He gave a hypothetical situation under the current tax,
under 20/20, and under 25/20. Slide 32 shows oil production
profiles from the four types of fields. It depicts the
number in millions barrels per year and the number of years
from the start of development. Slide 34 depicts the
economics of a 6-well exploration program with a 50 million
barrel-per-day field, under high cost and with low
production, without a $60 million allowance. Slide 35
depicts the same information with a $60 million allowance.
2:16:46 PM
Slide 36 shows the economics of a 6-well exploration program
without a $60 million allowance.
Slide 39 is a comparison of tax proposals: the House CS,
status quo, 20/20 with a $73 million tax allowance, and the
Senate CS, with the producer net cash flow discounted at 10
percent. The three plans do better than the status quo at
low prices. Slide 40 shows the total state revenues
comparing the same tax proposals with a crossover point at
about $50. Slide 41 shows the impact of progressivity for
the same 4 proposals, and producer net cash flow. Slide 42
depicts the impact of progressivity on total state revenues.
Slides 43 and 44 depict the impact of 25/20 versus 20/20 on
producer net cash flow and on total state revenues.
2:20:32 PM
Slide 45 summarizes exploration forgiveness - an alternative
to tax free allowance. Dr. Finizza suggested, for each new
field, to give a "tax holiday" from the PPT for the first 10
million barrels of production, which is equivalent to the
tax re-allowance in dollar terms. This would provide an
incentive for new exploration because it helps improve
producers' cash flow in the early stages of production.
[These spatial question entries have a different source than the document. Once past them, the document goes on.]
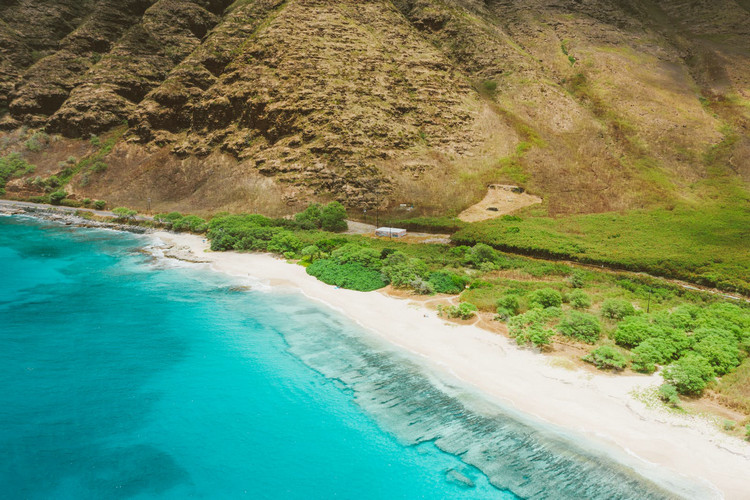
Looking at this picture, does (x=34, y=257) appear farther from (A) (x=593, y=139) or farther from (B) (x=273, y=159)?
(A) (x=593, y=139)

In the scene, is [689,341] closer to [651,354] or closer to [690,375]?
→ [651,354]

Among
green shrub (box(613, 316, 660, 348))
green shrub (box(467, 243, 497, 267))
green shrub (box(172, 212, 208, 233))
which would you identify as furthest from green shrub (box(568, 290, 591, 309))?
green shrub (box(172, 212, 208, 233))

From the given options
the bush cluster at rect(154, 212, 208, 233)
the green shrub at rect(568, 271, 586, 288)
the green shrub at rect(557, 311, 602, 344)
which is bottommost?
the bush cluster at rect(154, 212, 208, 233)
Producers could not seek royalty relief if they opt for the
tax holiday. It also provides an incentive to put the field
on early. The tax holiday would not be applied to existing
fields. The fiscal impact on the state would not be felt
until the field is producing.
The graph in slide 46 shows tax-free annual production in a
50 million barrel field. Slide 47 is the typical cumulative
production profile of a 100 MMB field. Slide 48 shows the
impact on producer economics, and slide 49 shows the impact
on state revenues. Slide 50 depicts the impact on small
field economics in a 50 MB field.
2:23:42 PM
Slide 51 explains how producers may look at results on a
probabilistic basis. Dr. Finizza used a mean of $40 and P20
of $25, and P80 of $55 ($40 plus or minus $15). Slide 52
shows the distribution of results - producer internal rate
of return( IRR). The blue line depicts the IRR from PPT
using the House CS versus the status quo. The table on the
right shows if the median value for IRR is 17.2 percent,
under the status quo it would be roughly 14 percent. Using
P20, the IRR under PPT is 9.5 percent and under the status
quo, 5 percent. The graph shows the chance of IRR under PPT
and under the status quo. Slide 52 deals with the
distribution of results and the producer IRR, and slide 53
shows its effect on total state revenues.
2:27:47 PM
Dr. Finizza summarized his observations regarding
exploration impacts in slide 54. Without ANWR opening, the
expectation of large oil discoveries is unlikely, due to the
field size distribution of remaining economic reserves. At
low prices, 25/20 helps the explorer more than 20/20.
Incentives are required at low prices, although alternative
prices would work as well. At low prices, 20/20 and 25/20
are preferred over the status quo, in order to incent
exploration. Exploration is still a risky business.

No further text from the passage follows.